━━ Material provided

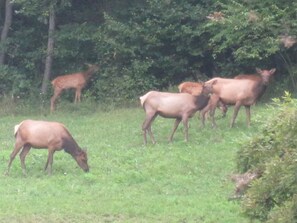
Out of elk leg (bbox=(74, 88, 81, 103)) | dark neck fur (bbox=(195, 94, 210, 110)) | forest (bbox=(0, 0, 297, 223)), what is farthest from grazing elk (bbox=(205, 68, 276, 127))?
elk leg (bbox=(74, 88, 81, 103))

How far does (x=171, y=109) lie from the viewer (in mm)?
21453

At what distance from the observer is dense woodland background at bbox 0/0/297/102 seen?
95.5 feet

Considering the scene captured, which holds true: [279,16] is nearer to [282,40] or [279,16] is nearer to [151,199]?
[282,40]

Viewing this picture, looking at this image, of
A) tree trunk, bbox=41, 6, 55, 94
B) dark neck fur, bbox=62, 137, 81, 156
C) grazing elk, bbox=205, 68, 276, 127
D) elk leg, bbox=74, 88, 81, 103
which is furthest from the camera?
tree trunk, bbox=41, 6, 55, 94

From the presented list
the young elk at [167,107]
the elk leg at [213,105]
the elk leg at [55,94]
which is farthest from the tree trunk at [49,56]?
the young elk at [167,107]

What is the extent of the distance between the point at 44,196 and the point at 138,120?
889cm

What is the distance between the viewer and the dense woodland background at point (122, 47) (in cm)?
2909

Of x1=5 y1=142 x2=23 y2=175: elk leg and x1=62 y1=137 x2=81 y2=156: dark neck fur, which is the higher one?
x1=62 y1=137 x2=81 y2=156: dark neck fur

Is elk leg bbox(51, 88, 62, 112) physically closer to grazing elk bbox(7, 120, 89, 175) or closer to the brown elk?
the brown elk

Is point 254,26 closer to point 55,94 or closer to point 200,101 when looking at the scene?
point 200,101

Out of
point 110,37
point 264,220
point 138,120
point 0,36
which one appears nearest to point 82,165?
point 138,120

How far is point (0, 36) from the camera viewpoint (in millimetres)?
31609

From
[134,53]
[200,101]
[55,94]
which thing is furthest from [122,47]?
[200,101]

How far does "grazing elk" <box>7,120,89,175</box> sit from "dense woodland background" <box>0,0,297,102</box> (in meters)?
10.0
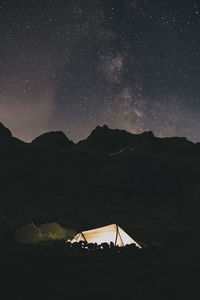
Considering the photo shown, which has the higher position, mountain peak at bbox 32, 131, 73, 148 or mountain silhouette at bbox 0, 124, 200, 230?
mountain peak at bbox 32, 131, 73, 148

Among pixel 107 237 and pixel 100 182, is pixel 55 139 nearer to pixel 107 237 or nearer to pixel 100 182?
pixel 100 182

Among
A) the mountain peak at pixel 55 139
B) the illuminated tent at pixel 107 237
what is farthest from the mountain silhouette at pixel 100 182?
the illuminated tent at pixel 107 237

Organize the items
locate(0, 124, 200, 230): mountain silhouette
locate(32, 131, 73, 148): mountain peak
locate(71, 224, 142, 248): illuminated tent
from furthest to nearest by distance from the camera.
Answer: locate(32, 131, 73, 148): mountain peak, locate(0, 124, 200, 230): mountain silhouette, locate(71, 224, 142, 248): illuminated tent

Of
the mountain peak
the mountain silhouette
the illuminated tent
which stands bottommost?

━━━━
━━ Material provided

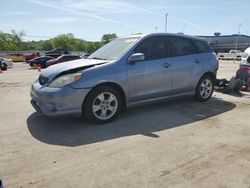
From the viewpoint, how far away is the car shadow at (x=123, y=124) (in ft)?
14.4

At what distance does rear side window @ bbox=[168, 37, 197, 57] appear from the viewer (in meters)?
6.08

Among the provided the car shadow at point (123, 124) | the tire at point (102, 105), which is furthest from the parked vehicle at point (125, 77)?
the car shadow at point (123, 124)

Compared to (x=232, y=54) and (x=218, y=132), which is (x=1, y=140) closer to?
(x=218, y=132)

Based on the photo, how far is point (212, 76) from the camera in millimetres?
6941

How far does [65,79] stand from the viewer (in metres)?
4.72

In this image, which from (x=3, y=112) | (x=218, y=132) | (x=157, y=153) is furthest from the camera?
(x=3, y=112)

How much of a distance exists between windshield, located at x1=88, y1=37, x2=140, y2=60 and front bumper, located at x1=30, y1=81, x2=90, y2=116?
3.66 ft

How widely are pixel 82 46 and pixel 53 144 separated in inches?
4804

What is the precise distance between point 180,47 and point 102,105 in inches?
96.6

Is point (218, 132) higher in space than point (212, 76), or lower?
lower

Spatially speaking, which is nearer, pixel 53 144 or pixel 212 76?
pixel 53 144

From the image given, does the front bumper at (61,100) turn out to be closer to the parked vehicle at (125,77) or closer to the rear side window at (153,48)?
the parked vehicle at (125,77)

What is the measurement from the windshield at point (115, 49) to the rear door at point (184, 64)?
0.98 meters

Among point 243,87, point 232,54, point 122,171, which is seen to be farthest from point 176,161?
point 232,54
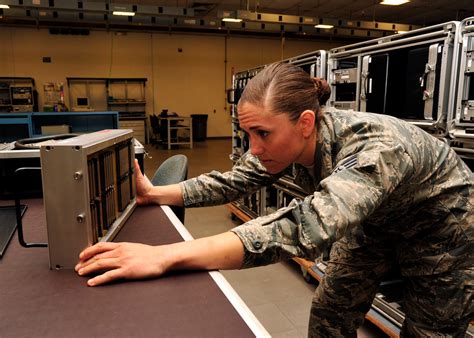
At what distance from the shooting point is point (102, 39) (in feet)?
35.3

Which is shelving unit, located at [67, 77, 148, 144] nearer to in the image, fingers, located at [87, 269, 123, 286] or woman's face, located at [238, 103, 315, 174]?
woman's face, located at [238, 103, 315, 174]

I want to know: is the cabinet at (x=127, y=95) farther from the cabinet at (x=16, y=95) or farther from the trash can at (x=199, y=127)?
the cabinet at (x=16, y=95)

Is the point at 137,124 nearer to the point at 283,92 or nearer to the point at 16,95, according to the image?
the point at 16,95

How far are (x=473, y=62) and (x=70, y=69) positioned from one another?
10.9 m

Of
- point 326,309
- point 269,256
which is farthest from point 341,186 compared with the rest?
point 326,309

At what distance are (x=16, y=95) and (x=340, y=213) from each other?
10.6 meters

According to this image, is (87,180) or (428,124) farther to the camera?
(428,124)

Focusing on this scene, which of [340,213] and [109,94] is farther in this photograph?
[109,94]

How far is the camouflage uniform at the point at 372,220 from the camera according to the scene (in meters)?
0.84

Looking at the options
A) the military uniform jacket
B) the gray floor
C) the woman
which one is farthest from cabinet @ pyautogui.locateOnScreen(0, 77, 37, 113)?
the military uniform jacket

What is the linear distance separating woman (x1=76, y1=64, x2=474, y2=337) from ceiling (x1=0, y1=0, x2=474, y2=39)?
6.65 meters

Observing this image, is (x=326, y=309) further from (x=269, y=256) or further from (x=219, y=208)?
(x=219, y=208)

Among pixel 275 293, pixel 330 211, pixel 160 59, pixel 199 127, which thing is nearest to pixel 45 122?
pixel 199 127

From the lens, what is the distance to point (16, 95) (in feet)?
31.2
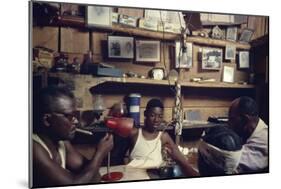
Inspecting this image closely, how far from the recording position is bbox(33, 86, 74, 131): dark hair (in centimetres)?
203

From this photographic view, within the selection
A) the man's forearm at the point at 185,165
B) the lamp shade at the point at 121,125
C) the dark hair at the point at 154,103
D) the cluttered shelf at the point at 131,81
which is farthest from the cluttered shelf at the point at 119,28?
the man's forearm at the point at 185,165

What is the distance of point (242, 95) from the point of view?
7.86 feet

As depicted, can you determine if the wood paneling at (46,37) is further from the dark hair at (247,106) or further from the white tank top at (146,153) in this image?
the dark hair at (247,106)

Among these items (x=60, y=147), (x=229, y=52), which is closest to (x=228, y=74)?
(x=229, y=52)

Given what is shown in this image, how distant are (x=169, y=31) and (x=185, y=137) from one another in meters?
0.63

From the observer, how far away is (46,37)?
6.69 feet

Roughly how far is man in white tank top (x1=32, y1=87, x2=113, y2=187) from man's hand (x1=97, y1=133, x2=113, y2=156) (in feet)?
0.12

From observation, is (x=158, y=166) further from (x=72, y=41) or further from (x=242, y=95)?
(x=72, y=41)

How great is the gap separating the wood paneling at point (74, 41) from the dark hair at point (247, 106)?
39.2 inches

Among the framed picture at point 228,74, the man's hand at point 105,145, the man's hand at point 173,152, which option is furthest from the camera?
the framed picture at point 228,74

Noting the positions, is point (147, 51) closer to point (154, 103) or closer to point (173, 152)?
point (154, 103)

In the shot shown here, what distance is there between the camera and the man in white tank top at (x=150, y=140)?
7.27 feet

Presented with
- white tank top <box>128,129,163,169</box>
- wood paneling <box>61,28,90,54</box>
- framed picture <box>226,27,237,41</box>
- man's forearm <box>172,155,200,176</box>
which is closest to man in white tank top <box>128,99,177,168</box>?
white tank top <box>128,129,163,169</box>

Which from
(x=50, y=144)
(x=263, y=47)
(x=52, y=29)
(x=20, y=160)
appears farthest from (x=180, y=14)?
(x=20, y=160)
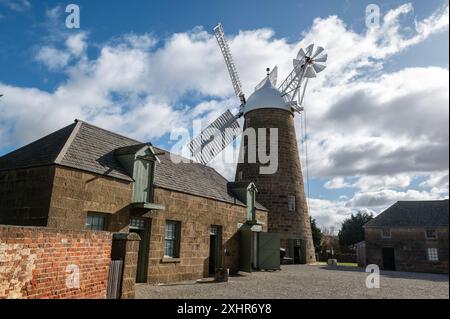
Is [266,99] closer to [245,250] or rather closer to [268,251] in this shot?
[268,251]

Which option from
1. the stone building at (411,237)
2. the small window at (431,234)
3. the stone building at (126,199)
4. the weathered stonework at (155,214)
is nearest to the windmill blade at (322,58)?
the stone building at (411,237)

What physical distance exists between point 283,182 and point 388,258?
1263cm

━━━━

§ **Required task**
Please copy out the entries word for word, starting with the line containing "Given what is" and going on through the line containing "39.2 inches".

§ **Solution to this exercise**
Given what is shown in this image, how distant are (x=169, y=31) and (x=185, y=137) from one another in meters?
0.63

From the observer, how far away is (46,37)?
6.69 feet

Roughly how far is man in white tank top (x1=32, y1=87, x2=113, y2=187) from man's hand (x1=97, y1=133, x2=113, y2=156) (in feet)?
0.12

From observation, is (x=158, y=166) further from (x=72, y=41) or further from (x=242, y=95)?
(x=72, y=41)

How great is the gap separating the wood paneling at point (74, 41) from the dark hair at point (247, 106)?
39.2 inches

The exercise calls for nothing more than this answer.